Donny looked at me, understanding but not understanding, or maybe caring.
"He realized that sometimes to unclog a pipe you have to snake the drain," I said, looking from him to the stinky snake still slowly uncoiling in his hand. "He made himself whole by doing something crazy. Now he gets to drive one of the fastest cars there is." He looked sick.
"Donny," I said, "If you want to drive the Sarthe, you have to snake the drain."

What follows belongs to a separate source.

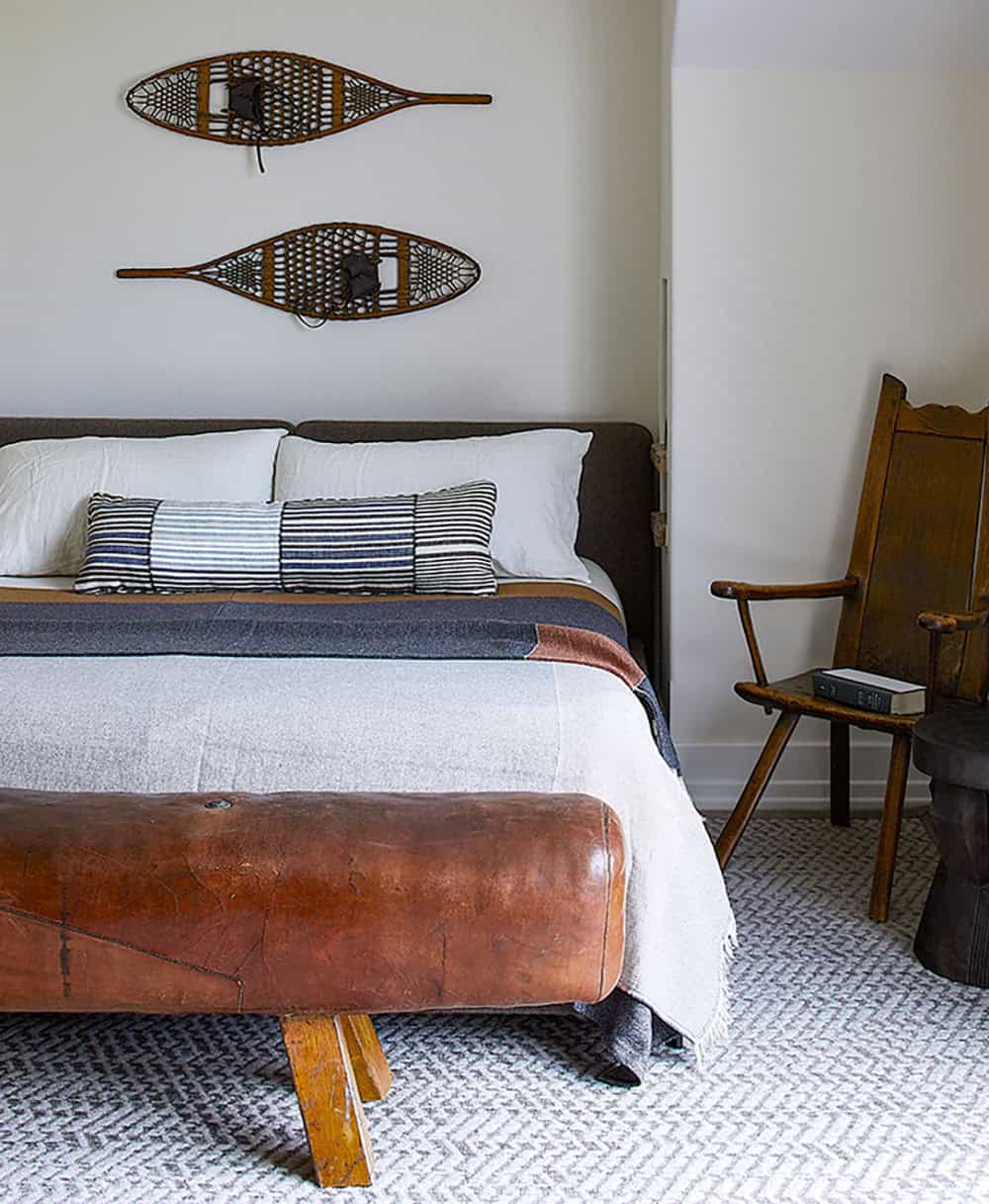 Guest bedroom with vintage snowshoe wall art, leather pommel horse bench, and antique wooden chair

This gambit was all I had. I was just in Donny's head, and he only knew that because of the potpourri. Before the ginger left Donny's senses I had to make him see. There wasn't much time until I faded back below the surface, so I pushed all of what Donny could see of me into 2 oscillating images. The first of Donny, his corduroys around his ankles, shoving the very thing that comes out of butts right back up his. The second of Donny older, grown up and behind the wheel of the speed demon Sarthe. Back and forth in his head, I pushed the images until Donny knew the only way to get in the driver's seat was a shitty self-sodomy.
Donny closed his eyes tight, seeing his potential future. He looked up at me one last time and whispered, betrayal quavering under the words, "Vencer from Holland." Then he deposited the load.
---
It was 8 days later when we were back in Dr. Bleuler's office. 8 days since mom had crashed into the restroom to find the tail-end of her last payload half-hanging out of Donny's. 8 days since Donny had to undergo 3 days of psychiatric supervision in the hospital, followed by another 4 of observation due to a strange fever. We got home yesterday and for the first time since he could recognize images, Donny walked past his car collection as if it wasn’t there.
"And are you still seeing your friend Vencer?" Bleuler asked, glancing at the spot where I'd sat before. I wasn't there now, I was back behind Donny's eyes. He glanced down at the brass bowl, now covered with a matching brass lid, and shook his head.
"No Vencer here," he said, meeting her gaze and smiling as if his social fortitude had always been there, dormant, one shoddy stool surgery away from breaching the surface. Smells no longer set off choruses between his ears. Sights didn’t taste like anything but the inside of his mouth. “Just me. I feel, I don't know how to say it... Like I've been underwater my whole life, but something helped me swim up to show me that I've been all along.”
Bleuler nodded at the analogy and the psychological implications of maturity it signified. She was impressed, although whether it was with Donny or herself, patting her own back for a cure she unintentionally and indirectly caused, it wasn't clear.
The bags under mom's eyes were ghosts of their former selves. She kept her opinion to herself about the hack in front of them. About how she knew people who accepted landing in Holland were the ones that would never know they could leave.
"I'm glad I could help," Bleuler said, and now it was clear the impressed nod was most definitely self-congratulatory. "The beauty of a broken mind is its ability to heal in a way no one whole ever could." She reached and removed the lid, revealing the brass bowl was indeed no longer filled with ginger potpourri. “Would you like a piece of candy before you go?”
The accepted taffy toxin was halfway to Donny's stomach, and with no way to stop him, its effects were so fast I felt the moment the sugar slammed the door on our once-tenuous connection.
We'd crossed the home stretch, all that work now undone by the arrogance of another practitioner versed solely in prescription. By my inability to let Donny know how we'd finished the race. Suddenly, mom’s irritation with Dr. Bleuler botching the famous poem about being okay with raising special needs kids made more sense now.
Not getting over not getting over to Italy prevents you from enjoying how Holland can be lovely too. It’s not the worst sentiment on its own. Donny seemed to be ok being him without me, and him being ok was the goal. Maybe Holland was an okay place to end up. I’d have time enough to think that through, laying in wait to pounce out in Donny’s periphery at the smallest sign of any looming bowls of gene-powering ginger potpourri.